Copy all of the records below word for word, keeping every line as it appears.

Rows from a spatial reasoning dataset
----------------------------------------

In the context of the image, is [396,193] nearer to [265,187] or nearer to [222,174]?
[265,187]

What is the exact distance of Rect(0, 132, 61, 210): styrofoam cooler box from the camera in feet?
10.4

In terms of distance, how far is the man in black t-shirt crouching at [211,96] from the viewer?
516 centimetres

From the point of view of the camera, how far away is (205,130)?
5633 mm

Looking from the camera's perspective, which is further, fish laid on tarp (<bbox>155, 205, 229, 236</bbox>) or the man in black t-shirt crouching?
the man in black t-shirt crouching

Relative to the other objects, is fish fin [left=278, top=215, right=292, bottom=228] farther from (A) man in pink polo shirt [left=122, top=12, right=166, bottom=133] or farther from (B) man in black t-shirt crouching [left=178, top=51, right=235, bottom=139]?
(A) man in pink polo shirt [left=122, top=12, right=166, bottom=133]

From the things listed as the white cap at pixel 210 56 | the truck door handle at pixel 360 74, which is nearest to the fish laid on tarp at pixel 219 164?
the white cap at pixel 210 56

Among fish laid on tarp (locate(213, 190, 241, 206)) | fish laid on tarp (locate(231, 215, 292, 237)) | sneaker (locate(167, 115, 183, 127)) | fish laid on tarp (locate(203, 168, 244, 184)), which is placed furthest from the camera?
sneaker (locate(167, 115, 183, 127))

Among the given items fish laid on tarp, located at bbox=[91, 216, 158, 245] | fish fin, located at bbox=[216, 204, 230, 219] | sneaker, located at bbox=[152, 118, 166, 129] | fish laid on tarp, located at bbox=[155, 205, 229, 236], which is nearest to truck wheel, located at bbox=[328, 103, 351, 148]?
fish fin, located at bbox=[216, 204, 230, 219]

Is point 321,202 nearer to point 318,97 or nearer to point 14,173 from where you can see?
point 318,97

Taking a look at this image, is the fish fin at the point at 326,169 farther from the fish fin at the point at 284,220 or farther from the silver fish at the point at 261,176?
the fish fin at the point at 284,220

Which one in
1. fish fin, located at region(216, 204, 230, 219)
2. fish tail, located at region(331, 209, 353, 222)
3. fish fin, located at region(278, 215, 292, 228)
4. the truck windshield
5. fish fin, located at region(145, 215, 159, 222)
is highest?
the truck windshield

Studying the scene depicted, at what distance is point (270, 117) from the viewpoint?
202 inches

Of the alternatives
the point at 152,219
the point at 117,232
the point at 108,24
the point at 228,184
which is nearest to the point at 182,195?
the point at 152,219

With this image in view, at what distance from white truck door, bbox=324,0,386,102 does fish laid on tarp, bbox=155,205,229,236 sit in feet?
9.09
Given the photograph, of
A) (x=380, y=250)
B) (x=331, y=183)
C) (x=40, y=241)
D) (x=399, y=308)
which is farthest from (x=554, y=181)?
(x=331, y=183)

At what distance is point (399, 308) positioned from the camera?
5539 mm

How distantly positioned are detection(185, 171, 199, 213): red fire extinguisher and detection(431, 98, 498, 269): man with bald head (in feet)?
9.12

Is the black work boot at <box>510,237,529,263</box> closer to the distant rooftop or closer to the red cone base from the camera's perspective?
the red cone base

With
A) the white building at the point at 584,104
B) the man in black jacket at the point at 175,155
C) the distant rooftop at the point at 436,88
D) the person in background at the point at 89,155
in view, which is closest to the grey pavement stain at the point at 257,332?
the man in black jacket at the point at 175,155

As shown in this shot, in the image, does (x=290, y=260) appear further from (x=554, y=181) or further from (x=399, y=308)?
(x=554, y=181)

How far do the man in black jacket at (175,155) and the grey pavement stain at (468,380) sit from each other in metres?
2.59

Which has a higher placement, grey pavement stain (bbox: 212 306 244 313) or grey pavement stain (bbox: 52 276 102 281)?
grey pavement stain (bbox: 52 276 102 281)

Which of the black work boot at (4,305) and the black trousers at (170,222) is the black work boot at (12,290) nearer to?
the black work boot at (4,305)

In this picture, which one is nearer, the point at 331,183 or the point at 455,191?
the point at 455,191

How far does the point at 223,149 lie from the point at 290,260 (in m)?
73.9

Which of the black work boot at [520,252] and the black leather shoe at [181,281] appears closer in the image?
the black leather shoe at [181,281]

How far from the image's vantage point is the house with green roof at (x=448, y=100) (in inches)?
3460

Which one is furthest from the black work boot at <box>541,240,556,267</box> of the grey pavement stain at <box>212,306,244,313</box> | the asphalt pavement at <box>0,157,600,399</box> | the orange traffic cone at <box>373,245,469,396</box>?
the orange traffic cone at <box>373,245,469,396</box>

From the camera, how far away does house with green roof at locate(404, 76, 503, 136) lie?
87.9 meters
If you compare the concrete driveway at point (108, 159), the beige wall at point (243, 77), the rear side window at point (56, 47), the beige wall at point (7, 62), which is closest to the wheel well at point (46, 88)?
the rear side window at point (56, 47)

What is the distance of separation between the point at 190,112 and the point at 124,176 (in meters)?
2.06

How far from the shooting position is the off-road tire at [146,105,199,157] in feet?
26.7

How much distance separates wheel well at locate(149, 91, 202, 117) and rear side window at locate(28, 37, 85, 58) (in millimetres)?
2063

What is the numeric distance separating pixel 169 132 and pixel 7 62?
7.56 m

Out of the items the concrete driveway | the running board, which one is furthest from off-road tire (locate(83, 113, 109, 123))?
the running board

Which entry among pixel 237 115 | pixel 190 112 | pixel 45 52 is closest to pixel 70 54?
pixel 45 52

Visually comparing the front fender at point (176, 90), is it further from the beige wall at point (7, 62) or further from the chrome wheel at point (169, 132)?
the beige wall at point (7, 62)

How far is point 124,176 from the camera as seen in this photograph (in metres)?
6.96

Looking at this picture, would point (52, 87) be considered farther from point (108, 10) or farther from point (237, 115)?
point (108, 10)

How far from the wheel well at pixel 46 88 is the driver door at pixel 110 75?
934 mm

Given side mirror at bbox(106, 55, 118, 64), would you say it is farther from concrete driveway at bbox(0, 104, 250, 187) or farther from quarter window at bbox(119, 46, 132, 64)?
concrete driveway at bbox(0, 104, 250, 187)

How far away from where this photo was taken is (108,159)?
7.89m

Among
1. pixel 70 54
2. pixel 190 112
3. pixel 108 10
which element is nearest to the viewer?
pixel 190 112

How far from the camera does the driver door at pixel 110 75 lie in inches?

----------------------------------------

* **Exercise output**
In the context of the image, is [396,193] nearer to [265,187] or nearer to [222,174]?
[265,187]

What is the exact distance of Rect(0, 132, 61, 210): styrofoam cooler box from the camera in feet?
10.4

In terms of distance, how far is the man in black t-shirt crouching at [211,96] from the viewer?
516 centimetres

From the point of view of the camera, how far away is (205,130)?
5633 mm

Looking from the camera's perspective, which is further, fish laid on tarp (<bbox>155, 205, 229, 236</bbox>) or the man in black t-shirt crouching?
the man in black t-shirt crouching

Relative to the other objects, is fish fin [left=278, top=215, right=292, bottom=228] farther from (A) man in pink polo shirt [left=122, top=12, right=166, bottom=133] or farther from (B) man in black t-shirt crouching [left=178, top=51, right=235, bottom=139]?
(A) man in pink polo shirt [left=122, top=12, right=166, bottom=133]

From the things listed as the white cap at pixel 210 56 | the truck door handle at pixel 360 74, which is nearest to the fish laid on tarp at pixel 219 164?
the white cap at pixel 210 56

Among fish laid on tarp (locate(213, 190, 241, 206)) | fish laid on tarp (locate(231, 215, 292, 237)) | sneaker (locate(167, 115, 183, 127)) | fish laid on tarp (locate(203, 168, 244, 184)), which is placed furthest from the camera?
sneaker (locate(167, 115, 183, 127))

Among the given items fish laid on tarp, located at bbox=[91, 216, 158, 245] | fish fin, located at bbox=[216, 204, 230, 219] | sneaker, located at bbox=[152, 118, 166, 129] | fish laid on tarp, located at bbox=[155, 205, 229, 236], which is nearest to truck wheel, located at bbox=[328, 103, 351, 148]?
fish fin, located at bbox=[216, 204, 230, 219]

Is point 321,202 nearer to point 318,97 or nearer to point 14,173 from where you can see?
point 318,97

Taking a look at this image, is the fish fin at the point at 326,169 farther from the fish fin at the point at 284,220 or farther from the silver fish at the point at 261,176?
the fish fin at the point at 284,220

Which one in
1. fish fin, located at region(216, 204, 230, 219)
2. fish tail, located at region(331, 209, 353, 222)
3. fish fin, located at region(278, 215, 292, 228)
4. the truck windshield
5. fish fin, located at region(145, 215, 159, 222)
is highest?
the truck windshield

Studying the scene depicted, at what distance is point (270, 117) from the viewpoint?
202 inches

Of the alternatives
the point at 152,219
the point at 117,232
the point at 108,24
the point at 228,184
which is nearest to the point at 182,195?
the point at 152,219

With this image in view, at what distance from white truck door, bbox=324,0,386,102 does fish laid on tarp, bbox=155,205,229,236 sit in feet?
9.09
Given the photograph, of
A) (x=380, y=250)
B) (x=331, y=183)
C) (x=40, y=241)
D) (x=399, y=308)
which is farthest from (x=554, y=181)?
(x=331, y=183)

At what distance is point (399, 308) positioned from the camera?
5539 mm

How distantly positioned are detection(185, 171, 199, 213): red fire extinguisher and detection(431, 98, 498, 269): man with bald head (in feet)?
9.12

Is the black work boot at <box>510,237,529,263</box> closer to the distant rooftop or closer to the red cone base from the camera's perspective?
the red cone base

With
A) the white building at the point at 584,104
B) the man in black jacket at the point at 175,155
C) the distant rooftop at the point at 436,88
D) the person in background at the point at 89,155
in view, which is closest to the grey pavement stain at the point at 257,332?
the man in black jacket at the point at 175,155

As shown in this shot, in the image, does (x=290, y=260) appear further from (x=554, y=181) or further from (x=399, y=308)?
(x=554, y=181)

How far do the man in black jacket at (175,155) and the grey pavement stain at (468,380) sit from each other in metres?
2.59

Which has a higher placement, grey pavement stain (bbox: 212 306 244 313) or grey pavement stain (bbox: 52 276 102 281)?
grey pavement stain (bbox: 52 276 102 281)

Which of the black work boot at (4,305) and the black trousers at (170,222) is the black work boot at (12,290) nearer to?
the black work boot at (4,305)

In this picture, which one is nearer, the point at 331,183 or the point at 455,191?
the point at 455,191

How far does the point at 223,149 lie from the point at 290,260 (in m)?
73.9

Which of the black work boot at [520,252] and the black leather shoe at [181,281] appears closer in the image?
the black leather shoe at [181,281]

How far from the image's vantage point is the house with green roof at (x=448, y=100) (in inches)?
3460

Which one is furthest from the black work boot at <box>541,240,556,267</box> of the grey pavement stain at <box>212,306,244,313</box> | the asphalt pavement at <box>0,157,600,399</box> | the orange traffic cone at <box>373,245,469,396</box>?
the orange traffic cone at <box>373,245,469,396</box>

From the camera, how far away does house with green roof at locate(404, 76, 503, 136) lie?
87.9 meters
If you compare the concrete driveway at point (108, 159), the beige wall at point (243, 77), the rear side window at point (56, 47), the beige wall at point (7, 62), which is closest to the wheel well at point (46, 88)?
the rear side window at point (56, 47)

What is the distance of separation between the point at 190,112 and the point at 124,176 (in meters)?
2.06

How far from the shooting position is the off-road tire at [146,105,199,157] in feet?
26.7

How much distance separates wheel well at locate(149, 91, 202, 117) and rear side window at locate(28, 37, 85, 58) (in millimetres)?
2063

What is the numeric distance separating pixel 169 132 and pixel 7 62?
7.56 m

Out of the items the concrete driveway | the running board, which one is furthest from off-road tire (locate(83, 113, 109, 123))?
the running board

Which entry among pixel 237 115 | pixel 190 112 | pixel 45 52 is closest to pixel 70 54?
pixel 45 52

Visually comparing the front fender at point (176, 90), is it further from the beige wall at point (7, 62) or further from the chrome wheel at point (169, 132)?
the beige wall at point (7, 62)

How far is point 124,176 from the camera as seen in this photograph (in metres)?
6.96

Looking at this picture, would point (52, 87) be considered farther from point (108, 10) or farther from point (237, 115)?
point (108, 10)

How far from the wheel well at pixel 46 88 is the driver door at pixel 110 75?
934 mm

Given side mirror at bbox(106, 55, 118, 64), would you say it is farther from concrete driveway at bbox(0, 104, 250, 187) or farther from quarter window at bbox(119, 46, 132, 64)?
concrete driveway at bbox(0, 104, 250, 187)

How far away from where this photo was taken is (108,159)?
7.89m

Among
1. pixel 70 54
2. pixel 190 112
3. pixel 108 10
which element is nearest to the viewer?
pixel 190 112

How far from the camera does the driver door at pixel 110 75 lie in inches?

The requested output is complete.